INA 216(c)(4) cannot be used to waive a sham marriage. See
Matter
of Stockwell, 20 I&N Dec. 309 (BIA 1991) (finding that
part of
IMFA was designed to check the validity of marriages and to ensure
that aliens could not sidestep the immigration laws by entering into
fraudulent marriages).
In
considering whether an alien entered into a qualifying marriage in
good faith, evidence relating to the commitment of both parties to
the marital relationship is to be considered. 8 C.F.R. 1216.5(e)(2).

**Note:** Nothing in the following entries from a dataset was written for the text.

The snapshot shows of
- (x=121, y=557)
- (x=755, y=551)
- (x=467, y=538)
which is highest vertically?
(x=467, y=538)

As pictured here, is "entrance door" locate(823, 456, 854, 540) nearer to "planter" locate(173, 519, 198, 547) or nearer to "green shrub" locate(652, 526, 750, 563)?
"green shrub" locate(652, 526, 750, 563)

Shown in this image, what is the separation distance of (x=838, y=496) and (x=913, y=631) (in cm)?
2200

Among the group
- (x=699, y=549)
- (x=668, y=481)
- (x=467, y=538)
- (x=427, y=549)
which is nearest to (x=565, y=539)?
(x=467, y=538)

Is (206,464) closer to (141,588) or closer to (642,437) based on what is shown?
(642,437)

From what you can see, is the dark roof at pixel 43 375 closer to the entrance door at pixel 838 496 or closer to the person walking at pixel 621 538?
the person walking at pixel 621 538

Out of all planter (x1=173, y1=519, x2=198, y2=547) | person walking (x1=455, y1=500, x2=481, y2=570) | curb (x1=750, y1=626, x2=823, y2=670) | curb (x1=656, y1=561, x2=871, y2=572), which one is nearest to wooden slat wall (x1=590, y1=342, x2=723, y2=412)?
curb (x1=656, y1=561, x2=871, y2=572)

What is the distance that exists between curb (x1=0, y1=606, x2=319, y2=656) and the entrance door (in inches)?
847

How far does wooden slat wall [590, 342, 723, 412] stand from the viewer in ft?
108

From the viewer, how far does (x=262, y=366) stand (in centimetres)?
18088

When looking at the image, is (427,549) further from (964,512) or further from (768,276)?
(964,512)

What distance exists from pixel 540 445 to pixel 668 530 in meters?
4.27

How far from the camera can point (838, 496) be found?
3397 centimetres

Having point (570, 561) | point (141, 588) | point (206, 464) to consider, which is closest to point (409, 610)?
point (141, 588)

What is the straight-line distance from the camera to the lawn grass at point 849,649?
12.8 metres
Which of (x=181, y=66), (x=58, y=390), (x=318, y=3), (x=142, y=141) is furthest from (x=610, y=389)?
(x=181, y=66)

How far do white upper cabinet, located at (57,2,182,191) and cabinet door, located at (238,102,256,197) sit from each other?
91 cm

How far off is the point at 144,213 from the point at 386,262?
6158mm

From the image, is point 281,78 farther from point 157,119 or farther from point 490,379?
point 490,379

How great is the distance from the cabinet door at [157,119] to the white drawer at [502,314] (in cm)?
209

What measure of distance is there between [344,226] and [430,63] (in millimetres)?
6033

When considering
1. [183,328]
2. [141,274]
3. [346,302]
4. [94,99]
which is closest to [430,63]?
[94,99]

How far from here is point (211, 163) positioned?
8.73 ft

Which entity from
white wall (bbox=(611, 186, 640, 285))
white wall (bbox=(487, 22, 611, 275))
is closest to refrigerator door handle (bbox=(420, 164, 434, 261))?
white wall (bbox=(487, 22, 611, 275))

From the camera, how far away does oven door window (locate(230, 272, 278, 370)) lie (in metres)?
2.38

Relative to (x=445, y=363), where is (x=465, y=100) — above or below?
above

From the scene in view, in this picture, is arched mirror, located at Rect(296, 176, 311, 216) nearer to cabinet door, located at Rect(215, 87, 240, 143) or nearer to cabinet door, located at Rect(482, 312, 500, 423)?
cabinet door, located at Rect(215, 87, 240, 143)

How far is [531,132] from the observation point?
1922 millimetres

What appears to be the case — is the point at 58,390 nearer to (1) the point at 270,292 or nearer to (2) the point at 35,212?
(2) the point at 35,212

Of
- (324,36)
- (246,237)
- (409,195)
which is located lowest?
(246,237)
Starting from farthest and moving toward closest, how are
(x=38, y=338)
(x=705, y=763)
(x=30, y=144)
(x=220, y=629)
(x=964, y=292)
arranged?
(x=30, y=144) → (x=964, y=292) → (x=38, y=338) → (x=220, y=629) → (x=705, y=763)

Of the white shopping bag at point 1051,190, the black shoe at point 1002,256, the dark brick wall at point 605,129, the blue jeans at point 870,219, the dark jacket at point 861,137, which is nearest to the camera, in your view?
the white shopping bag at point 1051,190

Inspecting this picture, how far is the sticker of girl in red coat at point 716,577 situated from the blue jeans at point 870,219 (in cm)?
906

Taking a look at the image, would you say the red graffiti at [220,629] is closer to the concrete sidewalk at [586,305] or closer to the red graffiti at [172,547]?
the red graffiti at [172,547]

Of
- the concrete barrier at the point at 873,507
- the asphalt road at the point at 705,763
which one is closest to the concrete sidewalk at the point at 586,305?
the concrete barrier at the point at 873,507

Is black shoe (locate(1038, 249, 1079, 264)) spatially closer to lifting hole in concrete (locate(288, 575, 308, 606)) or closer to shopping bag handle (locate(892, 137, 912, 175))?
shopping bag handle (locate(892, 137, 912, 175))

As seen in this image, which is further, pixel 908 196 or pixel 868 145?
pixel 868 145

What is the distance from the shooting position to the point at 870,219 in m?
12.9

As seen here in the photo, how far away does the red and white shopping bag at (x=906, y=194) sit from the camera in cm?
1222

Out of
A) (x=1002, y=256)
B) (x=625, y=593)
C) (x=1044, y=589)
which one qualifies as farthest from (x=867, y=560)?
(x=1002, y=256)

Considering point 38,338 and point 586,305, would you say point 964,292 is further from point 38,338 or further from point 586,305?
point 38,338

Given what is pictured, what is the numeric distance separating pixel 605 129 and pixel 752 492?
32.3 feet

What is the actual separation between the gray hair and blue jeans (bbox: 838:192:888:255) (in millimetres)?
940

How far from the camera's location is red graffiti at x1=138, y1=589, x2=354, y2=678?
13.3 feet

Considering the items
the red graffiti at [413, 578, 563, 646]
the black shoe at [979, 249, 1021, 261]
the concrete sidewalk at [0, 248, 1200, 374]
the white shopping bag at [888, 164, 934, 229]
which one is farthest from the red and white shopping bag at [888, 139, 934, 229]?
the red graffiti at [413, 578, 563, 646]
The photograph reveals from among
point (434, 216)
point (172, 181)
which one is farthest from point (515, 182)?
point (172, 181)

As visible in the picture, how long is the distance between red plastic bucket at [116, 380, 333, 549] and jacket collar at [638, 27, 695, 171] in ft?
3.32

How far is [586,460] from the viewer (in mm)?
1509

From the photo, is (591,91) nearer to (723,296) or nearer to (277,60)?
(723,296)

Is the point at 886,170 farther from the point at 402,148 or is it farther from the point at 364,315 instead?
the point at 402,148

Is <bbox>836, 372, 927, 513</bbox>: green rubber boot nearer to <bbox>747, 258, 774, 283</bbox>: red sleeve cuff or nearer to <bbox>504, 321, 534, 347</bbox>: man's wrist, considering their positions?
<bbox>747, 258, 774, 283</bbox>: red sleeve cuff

Such evidence may include documents relating to the degree to which
the financial assets and liabilities of the parties were combined,
documents relating to the length of time the parties cohabited after
the marriage and after the alien obtained conditional resident status,
birth certificates of children born to the marriage, testimony regarding
courtship, the wedding ceremony, shared residences and experience,
as well as other pertinent evidence. See
id.; Matter
of Patel, 19 I&N Dec. 774, 784 (BIA 1988); Matter
of Phillis, 15 I&N Dec. 385, 387 (BIA 1975). The conduct
after the marriage can also be considered when looking to the intent
at the time of the marriage. Id.
at 387.
In
considering an application for a Section 216(c)(4) waiver under subsection
(C), the phrase, “was battered
by or was the subject of extreme cruelty” includes, but is not
limited to, being the victim of any act or threatened act of violence,
including any forceful detention, which results or threatens to result
in physical or mental injury. 8 C.F.R. 1216.5(3).
Psychological or sexual abuse or exploitation, including rape, molestation,
incest, or forced prostitution are considered acts of violence. Id.